» **What this task involves**
Rewrite the rows below, swapping "stainless steel range" for "steel stove" wherever it occurs and leaving everything else unchanged. Omit the pictures from your answer.
::: Data in this exercise
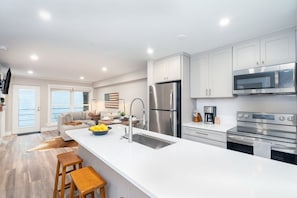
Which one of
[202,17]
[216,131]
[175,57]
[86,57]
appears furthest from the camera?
[86,57]

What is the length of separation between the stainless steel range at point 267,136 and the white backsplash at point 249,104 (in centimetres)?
15

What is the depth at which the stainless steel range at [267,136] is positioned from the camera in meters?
1.84

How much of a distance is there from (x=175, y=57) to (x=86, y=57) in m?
2.02

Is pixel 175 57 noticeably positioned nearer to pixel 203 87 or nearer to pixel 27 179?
pixel 203 87

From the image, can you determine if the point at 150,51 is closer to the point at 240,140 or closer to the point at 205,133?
the point at 205,133

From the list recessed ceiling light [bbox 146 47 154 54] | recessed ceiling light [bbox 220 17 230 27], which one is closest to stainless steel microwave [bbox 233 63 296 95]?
recessed ceiling light [bbox 220 17 230 27]

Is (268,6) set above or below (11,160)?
above

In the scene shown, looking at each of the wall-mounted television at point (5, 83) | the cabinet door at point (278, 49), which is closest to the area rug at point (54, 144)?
the wall-mounted television at point (5, 83)

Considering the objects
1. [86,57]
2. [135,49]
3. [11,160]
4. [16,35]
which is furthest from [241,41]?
[11,160]

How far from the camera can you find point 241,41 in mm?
2400

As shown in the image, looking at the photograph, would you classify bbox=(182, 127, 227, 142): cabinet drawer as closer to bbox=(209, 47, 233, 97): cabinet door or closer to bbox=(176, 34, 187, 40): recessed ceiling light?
bbox=(209, 47, 233, 97): cabinet door

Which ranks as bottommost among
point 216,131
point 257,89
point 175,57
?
point 216,131

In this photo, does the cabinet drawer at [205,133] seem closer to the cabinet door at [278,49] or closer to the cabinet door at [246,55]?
the cabinet door at [246,55]

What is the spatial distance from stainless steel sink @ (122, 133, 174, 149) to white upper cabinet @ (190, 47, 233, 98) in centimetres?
159
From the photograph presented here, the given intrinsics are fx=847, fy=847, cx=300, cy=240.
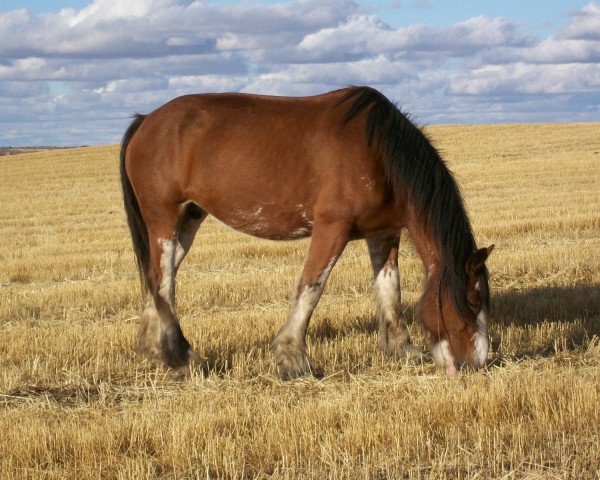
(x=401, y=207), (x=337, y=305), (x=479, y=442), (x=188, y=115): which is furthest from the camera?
(x=337, y=305)

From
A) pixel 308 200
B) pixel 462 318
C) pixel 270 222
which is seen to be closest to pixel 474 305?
pixel 462 318

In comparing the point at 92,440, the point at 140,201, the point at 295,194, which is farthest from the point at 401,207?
the point at 92,440

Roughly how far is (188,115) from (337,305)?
3189 millimetres

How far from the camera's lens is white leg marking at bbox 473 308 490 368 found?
22.1 ft

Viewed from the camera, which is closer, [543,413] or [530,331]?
[543,413]

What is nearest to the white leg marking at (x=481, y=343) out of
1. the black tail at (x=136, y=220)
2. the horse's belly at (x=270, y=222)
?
the horse's belly at (x=270, y=222)

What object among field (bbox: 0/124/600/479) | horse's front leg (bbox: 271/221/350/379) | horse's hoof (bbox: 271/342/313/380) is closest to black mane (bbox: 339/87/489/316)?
horse's front leg (bbox: 271/221/350/379)

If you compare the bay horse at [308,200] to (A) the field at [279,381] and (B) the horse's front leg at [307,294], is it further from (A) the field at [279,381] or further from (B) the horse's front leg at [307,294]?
(A) the field at [279,381]

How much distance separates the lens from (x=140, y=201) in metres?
8.37

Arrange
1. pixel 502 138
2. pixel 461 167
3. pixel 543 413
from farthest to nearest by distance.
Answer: pixel 502 138, pixel 461 167, pixel 543 413

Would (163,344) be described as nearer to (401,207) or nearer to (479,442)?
(401,207)

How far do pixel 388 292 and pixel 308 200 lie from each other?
4.30 ft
::::::
» **Result**
Which one of
[202,17]
[216,131]
[175,57]
[86,57]
appears furthest from the camera?
[86,57]

What is the length of separation between the steel stove at point 267,136 and the white backsplash at point 249,104 (in centimetres)?
15

What is the depth at which the steel stove at [267,136] is positioned from the camera in meters?
1.84

How much of a distance is there from (x=175, y=57) to (x=86, y=57) in m?
2.02

Is pixel 175 57 noticeably positioned nearer to pixel 203 87 or nearer to pixel 27 179?
pixel 203 87

From the image, can you determine if the point at 150,51 is closer to the point at 240,140 or closer to the point at 205,133?
the point at 205,133

From the list recessed ceiling light [bbox 146 47 154 54] | recessed ceiling light [bbox 220 17 230 27], which one is closest to stainless steel microwave [bbox 233 63 296 95]?
recessed ceiling light [bbox 220 17 230 27]

Is (268,6) set above or below (11,160)?
above

In the scene shown, looking at each of the wall-mounted television at point (5, 83) | the cabinet door at point (278, 49), which is closest to the area rug at point (54, 144)?
the wall-mounted television at point (5, 83)

Considering the objects
1. [86,57]
2. [135,49]
3. [11,160]
4. [16,35]
which is furthest from [241,41]?
[11,160]

How far from the camera can you find point 241,41 in mm?
2400

As shown in the image, looking at the photograph, would you classify bbox=(182, 127, 227, 142): cabinet drawer as closer to bbox=(209, 47, 233, 97): cabinet door or closer to bbox=(176, 34, 187, 40): recessed ceiling light?
bbox=(209, 47, 233, 97): cabinet door

Which ranks as bottommost among
point 216,131
point 257,89
point 175,57
?
point 216,131

In this photo, does the cabinet drawer at [205,133] seem closer to the cabinet door at [278,49] or closer to the cabinet door at [246,55]?
the cabinet door at [246,55]

What is the spatial distance from stainless steel sink @ (122, 133, 174, 149) to white upper cabinet @ (190, 47, 233, 98) in centimetres?
159
From the photograph presented here, the given intrinsics are fx=847, fy=847, cx=300, cy=240.
(x=401, y=207), (x=337, y=305), (x=479, y=442), (x=188, y=115): which is furthest from the camera?
(x=337, y=305)

From
A) pixel 308 200
B) pixel 462 318
C) pixel 270 222
which is seen to be closest to pixel 474 305?
pixel 462 318

In comparing the point at 92,440, the point at 140,201, the point at 295,194, which is farthest from the point at 401,207?
the point at 92,440

Roughly how far is (188,115) from (337,305)?
3189 millimetres

How far from the camera's lens is white leg marking at bbox 473 308 490 368 found?
22.1 ft

Viewed from the camera, which is closer, [543,413] or [530,331]?
[543,413]

What is nearest to the white leg marking at (x=481, y=343) out of
1. the black tail at (x=136, y=220)
2. the horse's belly at (x=270, y=222)
?
the horse's belly at (x=270, y=222)

What object among field (bbox: 0/124/600/479) | horse's front leg (bbox: 271/221/350/379) | horse's hoof (bbox: 271/342/313/380) is closest to black mane (bbox: 339/87/489/316)?
horse's front leg (bbox: 271/221/350/379)

If you compare the bay horse at [308,200] to (A) the field at [279,381] and (B) the horse's front leg at [307,294], is it further from (A) the field at [279,381] or further from (B) the horse's front leg at [307,294]?
(A) the field at [279,381]

How much distance separates the lens from (x=140, y=201) in metres?
8.37

Arrange
1. pixel 502 138
2. pixel 461 167
3. pixel 543 413
from farthest to nearest by distance.
Answer: pixel 502 138, pixel 461 167, pixel 543 413

Would (163,344) be described as nearer to (401,207) or nearer to (479,442)?
(401,207)

How far do pixel 388 292 and pixel 308 200 lie from each other?
4.30 ft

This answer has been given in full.